- 400g/14oz peeled prawns, chopped
- 2 limes, juice only
- 1 small red onion, finely sliced
- 1 small green chilli, finely sliced
- 1 small shallot, finely chopped
- 5g coriander, chopped
- 1 spring onion, sliced
- 1 tbsp cornflour
- 1 free-range egg
- oil, for frying
- salt and freshly ground black pepper
- 2 large free-range egg yolks (at room temperature)
- 1 small garlic clove, finely chopped or crushed to a paste
- 1 tsp lemon juice
- ¼ tsp fine sea salt
- 150ml/5fl oz extra virgin olive oil
- 10 threads saffron
- For the prawn fritters, mix the prawns with the lime juice, onion, chillies, shallot, coriander and spring onion.

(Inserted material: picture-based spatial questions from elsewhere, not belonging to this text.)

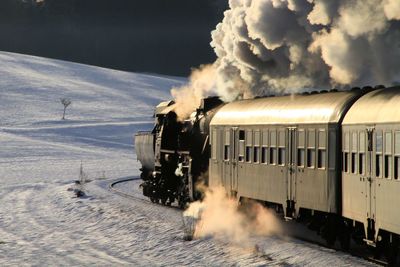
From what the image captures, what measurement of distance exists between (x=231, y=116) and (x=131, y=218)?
419 cm

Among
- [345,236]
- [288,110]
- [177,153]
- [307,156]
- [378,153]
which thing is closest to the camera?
[378,153]

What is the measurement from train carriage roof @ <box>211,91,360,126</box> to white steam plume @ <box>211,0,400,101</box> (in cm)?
216

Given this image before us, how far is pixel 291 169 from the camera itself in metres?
20.4

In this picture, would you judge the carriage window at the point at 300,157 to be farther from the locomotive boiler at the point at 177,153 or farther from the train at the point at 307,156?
the locomotive boiler at the point at 177,153

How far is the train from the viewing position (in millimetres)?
16047

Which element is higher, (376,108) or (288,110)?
(288,110)

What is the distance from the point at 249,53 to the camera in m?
29.2

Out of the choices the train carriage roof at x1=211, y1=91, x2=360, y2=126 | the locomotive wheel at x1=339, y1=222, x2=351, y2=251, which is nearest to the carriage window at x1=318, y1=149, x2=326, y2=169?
the train carriage roof at x1=211, y1=91, x2=360, y2=126

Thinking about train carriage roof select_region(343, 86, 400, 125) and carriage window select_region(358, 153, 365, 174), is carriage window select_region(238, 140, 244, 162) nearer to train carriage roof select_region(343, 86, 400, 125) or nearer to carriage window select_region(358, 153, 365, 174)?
train carriage roof select_region(343, 86, 400, 125)

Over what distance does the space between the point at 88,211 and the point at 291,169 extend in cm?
1008

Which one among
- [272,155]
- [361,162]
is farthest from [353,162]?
[272,155]

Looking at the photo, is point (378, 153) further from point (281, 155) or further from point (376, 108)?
point (281, 155)

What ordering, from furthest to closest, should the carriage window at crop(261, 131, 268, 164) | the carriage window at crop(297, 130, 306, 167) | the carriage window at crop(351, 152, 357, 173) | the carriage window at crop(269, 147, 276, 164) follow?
the carriage window at crop(261, 131, 268, 164)
the carriage window at crop(269, 147, 276, 164)
the carriage window at crop(297, 130, 306, 167)
the carriage window at crop(351, 152, 357, 173)

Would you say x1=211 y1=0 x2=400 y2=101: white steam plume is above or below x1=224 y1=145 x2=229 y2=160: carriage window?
above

Leave in the fridge overnight.
- Just before you’re ready to cook the prawns, add the cornflour and egg to the mixture. Season with salt and pepper.

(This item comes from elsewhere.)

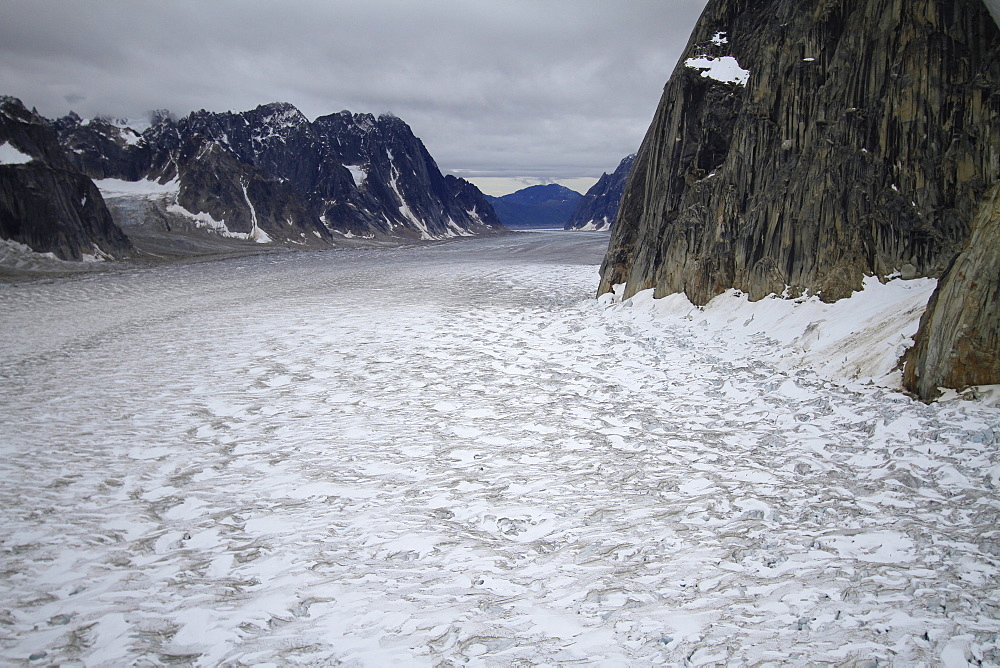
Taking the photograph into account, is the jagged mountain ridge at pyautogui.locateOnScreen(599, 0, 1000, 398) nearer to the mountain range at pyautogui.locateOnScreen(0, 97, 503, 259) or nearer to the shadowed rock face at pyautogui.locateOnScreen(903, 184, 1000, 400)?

- For the saffron aioli, put the egg yolks in a mixing bowl with the garlic, lemon juice and salt. Whisk together. Very gradually whisk in the olive oil until you have a glistening sauce with the consistency of soft butter. Stir in the saffron, cover and chill until needed.
- Preheat a deep-fat fryer to 180C. (CAUTION: hot oil can be dangerous. Do not leave unattended.)

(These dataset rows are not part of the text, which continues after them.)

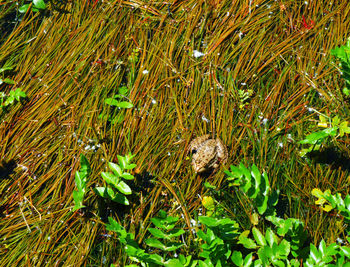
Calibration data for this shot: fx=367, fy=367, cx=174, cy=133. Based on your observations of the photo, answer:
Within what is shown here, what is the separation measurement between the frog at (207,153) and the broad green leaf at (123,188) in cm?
58

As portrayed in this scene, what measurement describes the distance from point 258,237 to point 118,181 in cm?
115

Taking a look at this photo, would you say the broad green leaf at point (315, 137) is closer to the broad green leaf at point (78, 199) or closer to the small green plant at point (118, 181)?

- Drop tablespoons of the prawn mixture into the hot oil. You will need to cook them in 4 batches – do not crowd the fryer. Fry them for 2 minutes, or until golden-brown. Drain the cooked fritters on kitchen paper and leave to rest until you have fried the remaining mixture.
- To serve, place the fritters in a large bowl and dip indulgently into the aioli.